しかし、鍵の保管など、事件が起きた理由を聞いて驚きました。武器庫の鍵は幹部ではなく、陸曹に管理が任されており、その陸曹は、「常に身につけていること」という規則を守らず、自分の机の引き出しに入れていたというのです。これでは、席を離れた隙に、誰かが鍵を持ち出すことを防げません。銃砲所持者にもまったく同じ義務が課せられており、銃器ロッカーと弾薬ロッカーはできるだけ別々の場所に保管し、鍵は常に携帯すると決められています。また、点検の時にも、銃に触って確認するのを怠っていました。そのせいかは分かりませんが、最後の点検から事件発覚まで数日間経過してしまっています。これでは、いくら駐屯地内を探しても見つからないでしょう。小銃は分解して、手持ち荷物の中に入れて持ち出されたに違いありません。

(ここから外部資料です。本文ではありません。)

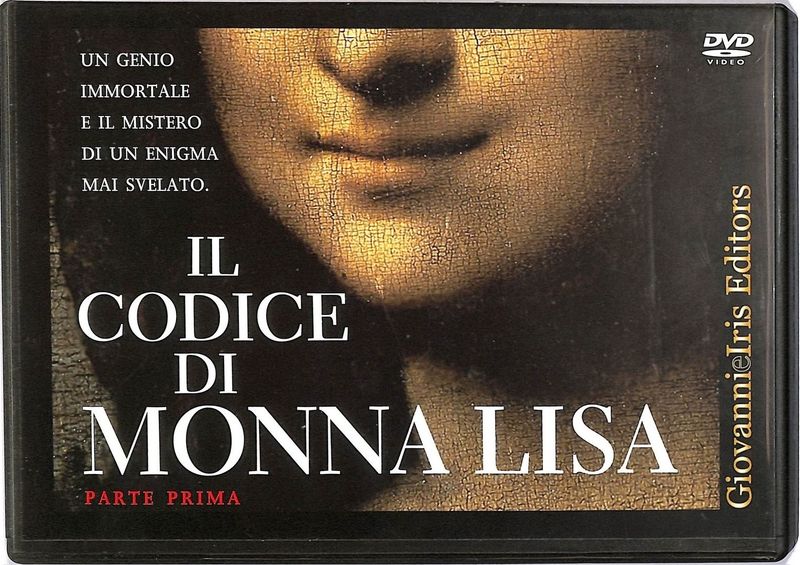 TeknoFilm – DVD - LEONARDO DA VINCI – IL CODICE DI MONNA LISA (Prima Parte) di Roberto Leoni (2005) - FABBRI EDITORI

64式小銃の弾丸は銃身内径が7.62mmのNATO弾ですが、特殊な弾ではありません。狩猟用のライフル銃にまったく同じ物があり、.308 ウィンチェスター弾なら64式小銃に使えます。しかし、猟銃所持者なら誰でも買えるわけではありません。銃砲所持免許には所持している銃砲の型を記載した欄と、弾薬の売買欄があり、銃砲店はお客が持っている銃を確認し、適合する弾しか売ってはいけないことになっています。当然、警察は銃砲店や適合する銃を所持している者への聞き込みを行い、最近、大量に弾を購入した者がいないか調べているでしょう。弾が必要になるのは、猟期前のスコープ調整、猟友会の大会、狩猟期間内と決まっていますから、普段、あまり練習しない人が弾を沢山買えば、すぐに目立ってしまうのです。所持するのに最低10年かかるライフル銃の免許や銃砲店の営業許可を取り消されるのと、64式小銃が撃てるという誘惑を比べれば、前者が勝つに決まっていますから、銃砲関係者がこの事件に関わっている可能性は非常に小さいと思います。やはり、気になるのはマニア筋です。非合法に手に入れた弾で射撃を楽しみたいという者が、自衛官を使って盗ませた可能性を考えますね。